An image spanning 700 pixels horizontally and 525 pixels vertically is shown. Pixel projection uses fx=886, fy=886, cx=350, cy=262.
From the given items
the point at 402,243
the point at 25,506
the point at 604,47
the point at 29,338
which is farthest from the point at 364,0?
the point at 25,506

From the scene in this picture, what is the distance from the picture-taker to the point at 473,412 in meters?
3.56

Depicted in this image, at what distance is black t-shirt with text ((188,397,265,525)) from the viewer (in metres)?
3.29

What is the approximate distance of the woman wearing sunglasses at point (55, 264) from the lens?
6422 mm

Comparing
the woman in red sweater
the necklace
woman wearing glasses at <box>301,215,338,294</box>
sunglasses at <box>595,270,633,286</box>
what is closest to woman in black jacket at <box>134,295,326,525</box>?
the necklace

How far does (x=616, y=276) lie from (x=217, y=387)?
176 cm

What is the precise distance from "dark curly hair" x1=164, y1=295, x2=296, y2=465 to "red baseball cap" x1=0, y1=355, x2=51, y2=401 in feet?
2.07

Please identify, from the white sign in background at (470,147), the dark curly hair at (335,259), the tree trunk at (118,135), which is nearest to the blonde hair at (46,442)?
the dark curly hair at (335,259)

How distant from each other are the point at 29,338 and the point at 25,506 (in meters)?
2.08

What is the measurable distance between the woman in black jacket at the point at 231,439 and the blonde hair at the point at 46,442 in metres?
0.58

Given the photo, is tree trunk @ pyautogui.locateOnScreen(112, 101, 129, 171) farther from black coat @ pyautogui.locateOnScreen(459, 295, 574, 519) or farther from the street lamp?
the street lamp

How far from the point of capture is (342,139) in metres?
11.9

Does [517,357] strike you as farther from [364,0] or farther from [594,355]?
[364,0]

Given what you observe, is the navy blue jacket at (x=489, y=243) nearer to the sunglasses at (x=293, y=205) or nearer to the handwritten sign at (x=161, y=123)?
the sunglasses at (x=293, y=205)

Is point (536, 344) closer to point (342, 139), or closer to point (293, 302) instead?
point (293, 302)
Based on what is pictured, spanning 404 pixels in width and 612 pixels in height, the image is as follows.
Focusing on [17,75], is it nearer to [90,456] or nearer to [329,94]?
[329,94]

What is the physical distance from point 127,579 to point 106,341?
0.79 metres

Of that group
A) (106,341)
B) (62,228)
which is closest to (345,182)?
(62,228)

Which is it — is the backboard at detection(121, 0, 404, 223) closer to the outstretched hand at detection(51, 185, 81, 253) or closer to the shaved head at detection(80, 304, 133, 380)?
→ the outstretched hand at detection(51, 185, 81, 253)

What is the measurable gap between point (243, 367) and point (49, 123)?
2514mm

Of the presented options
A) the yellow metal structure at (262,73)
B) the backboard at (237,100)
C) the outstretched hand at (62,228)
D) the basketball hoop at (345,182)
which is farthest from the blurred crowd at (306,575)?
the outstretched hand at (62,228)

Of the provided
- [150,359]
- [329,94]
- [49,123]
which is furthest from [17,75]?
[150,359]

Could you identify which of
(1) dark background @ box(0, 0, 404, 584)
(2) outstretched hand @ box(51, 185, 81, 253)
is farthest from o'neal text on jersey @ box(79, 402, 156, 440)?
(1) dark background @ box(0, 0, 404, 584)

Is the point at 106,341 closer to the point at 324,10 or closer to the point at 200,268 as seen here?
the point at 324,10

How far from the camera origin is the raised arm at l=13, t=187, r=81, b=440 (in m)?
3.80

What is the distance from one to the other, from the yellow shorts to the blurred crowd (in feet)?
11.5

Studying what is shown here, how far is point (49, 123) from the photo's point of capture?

************

• [DO THIS] Go through the listing above and restate it word for word.

• [SOLUTION]
An image spanning 700 pixels horizontally and 525 pixels vertically is shown. Pixel projection uses fx=886, fy=886, cx=350, cy=262.
From the given items
the point at 402,243
the point at 25,506
the point at 604,47
the point at 29,338
which is farthest from the point at 364,0?
the point at 25,506

From the scene in this picture, what is the distance from the picture-taker to the point at 473,412 in meters?
3.56

Depicted in this image, at what distance is black t-shirt with text ((188,397,265,525)) from the viewer (in metres)?
3.29

What is the approximate distance of the woman wearing sunglasses at point (55, 264) from the lens?
6422 mm

Comparing
the woman in red sweater
the necklace
woman wearing glasses at <box>301,215,338,294</box>
sunglasses at <box>595,270,633,286</box>
what is closest to woman in black jacket at <box>134,295,326,525</box>?
the necklace

How far does (x=616, y=276) lie from (x=217, y=387)?
176 cm

What is the precise distance from "dark curly hair" x1=164, y1=295, x2=296, y2=465 to "red baseball cap" x1=0, y1=355, x2=51, y2=401 in feet?
2.07

Please identify, from the white sign in background at (470,147), the dark curly hair at (335,259), the tree trunk at (118,135), which is nearest to the blonde hair at (46,442)?
the dark curly hair at (335,259)

How distant from each other are the point at 29,338 and the point at 25,506 (in meters)?
2.08

What is the measurable distance between the woman in black jacket at the point at 231,439 and the blonde hair at the point at 46,442 in metres?
0.58

Given the photo, is tree trunk @ pyautogui.locateOnScreen(112, 101, 129, 171) farther from black coat @ pyautogui.locateOnScreen(459, 295, 574, 519) or farther from the street lamp?
the street lamp

How far from the point of capture is (342,139) in metres?
11.9

Does [517,357] strike you as farther from [364,0] or farther from [594,355]?
[364,0]

Given what you observe, is the navy blue jacket at (x=489, y=243) nearer to the sunglasses at (x=293, y=205) or nearer to the handwritten sign at (x=161, y=123)?
the sunglasses at (x=293, y=205)

Is point (536, 344) closer to point (342, 139), or closer to point (293, 302) instead?
point (293, 302)
Based on what is pictured, spanning 404 pixels in width and 612 pixels in height, the image is as follows.
Focusing on [17,75], is it nearer to [90,456] or nearer to [329,94]?
[329,94]

What is the physical distance from point 127,579 to point 106,341?
0.79 metres

Of that group
A) (106,341)
B) (62,228)
which is closest to (345,182)?
(62,228)

Which is it — is the backboard at detection(121, 0, 404, 223) closer to the outstretched hand at detection(51, 185, 81, 253) or closer to the shaved head at detection(80, 304, 133, 380)?
→ the outstretched hand at detection(51, 185, 81, 253)

What is the measurable gap between point (243, 367) and point (49, 123)?
2514mm

Of the presented options
A) the yellow metal structure at (262,73)
B) the backboard at (237,100)
C) the outstretched hand at (62,228)
D) the basketball hoop at (345,182)
which is farthest from the blurred crowd at (306,575)?
the outstretched hand at (62,228)

Of the provided
- [150,359]
- [329,94]
- [49,123]
which is furthest from [17,75]?
[150,359]

Could you identify which of
(1) dark background @ box(0, 0, 404, 584)
(2) outstretched hand @ box(51, 185, 81, 253)
is farthest from o'neal text on jersey @ box(79, 402, 156, 440)?
(1) dark background @ box(0, 0, 404, 584)

Is the point at 106,341 closer to the point at 324,10 or closer to the point at 200,268 as seen here?
the point at 324,10

How far from the camera origin is the raised arm at l=13, t=187, r=81, b=440 (in m)?
3.80

What is the distance from one to the other, from the yellow shorts to the blurred crowd (in feet)?
11.5

Studying what is shown here, how far is point (49, 123) from the photo's point of capture?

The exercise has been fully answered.